Jerry Desdunes

Personal information
- Date of birth: 13 April 2001 (age 25)
- Place of birth: Léogâne, Haiti
- Height: 1.70 m (5 ft 7 in)
- Position: Attacking midfielder

Team information
- Current team: AV Alta FC
- Number: 7

Youth career
- Depoze FC
- Exafoot
- Kalonji SA

Senior career*
- Years: Team / Apps / (Gls)
- 2021: Kalonji SA
- 2021: Peachtree City MOBA / 14 / (6)
- 2021: San Diego 1904 / 18 / (1)
- 2022: Northern Colorado Hailstorm / 25 / (3)
- 2023: Ventura County Fusion
- 2025–: AV Alta FC / 45 / (11)

= Jerry Desdunes =

Haitian footballer (born 2001)

Jerry Desdunes (born 13 April 2001) is a Haitian professional footballer who currently plays for AV Alta FC in the USL League One.

==Career==
Desdunes played locally with Depoze FC and Exafoot, before moving to the United States in 2018 to join the Kalonji Soccer Academy. In 2021, Desdunes played with USL League Two club Peachtree City MOBA, where he scored six goals in 14 regular season appearances. Desdunes followed this with a spell in the NISA with San Diego 1904, making 18 appearances.

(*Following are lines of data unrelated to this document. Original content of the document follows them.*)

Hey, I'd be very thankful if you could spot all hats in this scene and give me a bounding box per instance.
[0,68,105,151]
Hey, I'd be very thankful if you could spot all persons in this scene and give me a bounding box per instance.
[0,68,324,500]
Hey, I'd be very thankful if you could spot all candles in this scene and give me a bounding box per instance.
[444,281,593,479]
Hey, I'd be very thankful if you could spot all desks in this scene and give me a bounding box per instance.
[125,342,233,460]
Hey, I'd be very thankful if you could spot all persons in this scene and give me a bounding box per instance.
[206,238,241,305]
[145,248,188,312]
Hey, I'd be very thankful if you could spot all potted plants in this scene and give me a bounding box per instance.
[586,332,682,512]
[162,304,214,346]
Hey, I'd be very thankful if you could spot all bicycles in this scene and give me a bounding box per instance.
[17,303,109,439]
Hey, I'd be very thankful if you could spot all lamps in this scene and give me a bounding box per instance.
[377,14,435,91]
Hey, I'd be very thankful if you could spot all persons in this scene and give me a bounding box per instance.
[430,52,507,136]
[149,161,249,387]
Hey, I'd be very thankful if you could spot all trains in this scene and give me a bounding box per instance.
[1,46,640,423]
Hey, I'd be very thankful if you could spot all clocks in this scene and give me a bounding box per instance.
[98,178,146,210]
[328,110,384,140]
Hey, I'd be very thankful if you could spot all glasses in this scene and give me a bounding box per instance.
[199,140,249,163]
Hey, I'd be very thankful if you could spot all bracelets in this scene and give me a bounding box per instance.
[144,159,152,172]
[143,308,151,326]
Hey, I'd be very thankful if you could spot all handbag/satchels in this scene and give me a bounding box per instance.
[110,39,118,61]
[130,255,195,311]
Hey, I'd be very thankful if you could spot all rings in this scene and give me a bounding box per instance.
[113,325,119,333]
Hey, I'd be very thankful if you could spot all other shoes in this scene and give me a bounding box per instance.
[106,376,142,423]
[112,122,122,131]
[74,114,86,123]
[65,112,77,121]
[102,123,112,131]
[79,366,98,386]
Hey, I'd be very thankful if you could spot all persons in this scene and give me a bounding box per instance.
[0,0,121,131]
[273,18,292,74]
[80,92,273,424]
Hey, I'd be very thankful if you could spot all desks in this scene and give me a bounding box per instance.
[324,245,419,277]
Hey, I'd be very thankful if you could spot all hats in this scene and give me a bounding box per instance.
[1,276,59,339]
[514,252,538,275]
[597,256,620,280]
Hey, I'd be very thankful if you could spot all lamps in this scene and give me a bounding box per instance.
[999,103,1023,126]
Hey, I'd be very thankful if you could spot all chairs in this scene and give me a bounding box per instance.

On 1 February 2022, Desdunes signed with Northern Colorado Hailstorm of the USL League One ahead of their inaugural season. He debuted for the club on 6 April 2022, starting and scoring the winning goal in extra-time in a U.S. Open Cup game against Colorado Springs Switchbacks. Following the 2022 season, Northern Colorado declined his contract option.